Bu, aku ini bukanlah orang yang pintar
Hanya tamatan SD, mau dibuat apa ijazahku ini?
Tidak bisa ibu banggakan kepada tetangga di sebelah kamar
Yang ada, kita akan diejek karena tak tahu diri
Aku...
Aku putus sekolah bukan karena aku malas kan, Bu?
Kemarin kita telah mencoba, tapi tidak diterima sampai depan pintu
Melewati batas kaki saja, kita tak boleh memasuki tempat suci itu
Bertandang kesana, kita harus punya malu, Bu
Padahal, kita ini diberi hak asasi
Bukankah sudah pantas kita perjuangkan?
Ke mana? Ke mana sisa-sisa nurani yang masih berdiri untuk pertiwi ini?

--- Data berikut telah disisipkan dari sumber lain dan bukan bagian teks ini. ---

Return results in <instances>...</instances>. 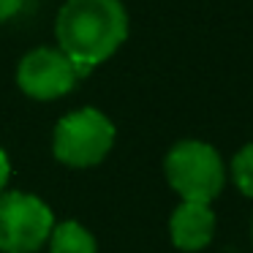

Apa sudah menghilang seiring zaman?
Kita ini bangsa besar, tapi mengapa segalanya lepas dari jangkauan
Memandang saja, sudah dibedakan satu dengan yang lainnya
Dulu...
Kita boleh bergotong-royong membangun jalan dari Anyer sampai Panarukan
Sekarang, malah terbatas oleh tembok tinggi bersekat kasta
Mungkin, aku tak mengerti ilmu dunia
Karena untuk membaca saja, aku masih mengeja
Tapi aku fasih dalam berbahasa
Setidaknya, aku mengerti jeritan rakyat biasa
Begitu ironis, Bu
Disaat banyak air mata yang jatuh membela kemerdekaan
Ketika nyawa, harus dibayar oleh darah pengorbanan
Martabat bangsa, malah dilebur menjadi abu
Lalu, bagaimana dengan nasib istri yang menjanda?
Bagi mereka, anak-anak yang terlanjur menjadi yatim dan piatu
Apa boleh aku tertawa?
Menyaksikan pemandangan bodoh yang tersaji di punuk lembu
Bagi mereka!
Bagi mereka yang menari dengan luka di badannya
Membawa, membawa segenggam harapan pada mangkuk kecil di tangannya
Bukan, untuk membalas dan meminta belas kasihan
Tapi sudikah manusia memberikan sedikit asa untuknya?
Semoga, salamku ini sampai ke pangkuan pertiwi
Lekaslah sembuh dari pesakitan
Jangan meringkuk lagi
Bangkitlah!
Bangkitlah dengan semangat kebangsaan!
Meskipun...
Meskipun ibu pernah berkata,
"Kita ini orang kecil, tahu apa tentang persoalan rumit ini, bisa hidup sampai esok saja, itu sudah cukup. Jangan tanyakan lagi pada 'mereka' yang ada di sana" Â (Tangan ibu menunjuk sebuah gedung putih, berlambang Garuda yang begitu gagah).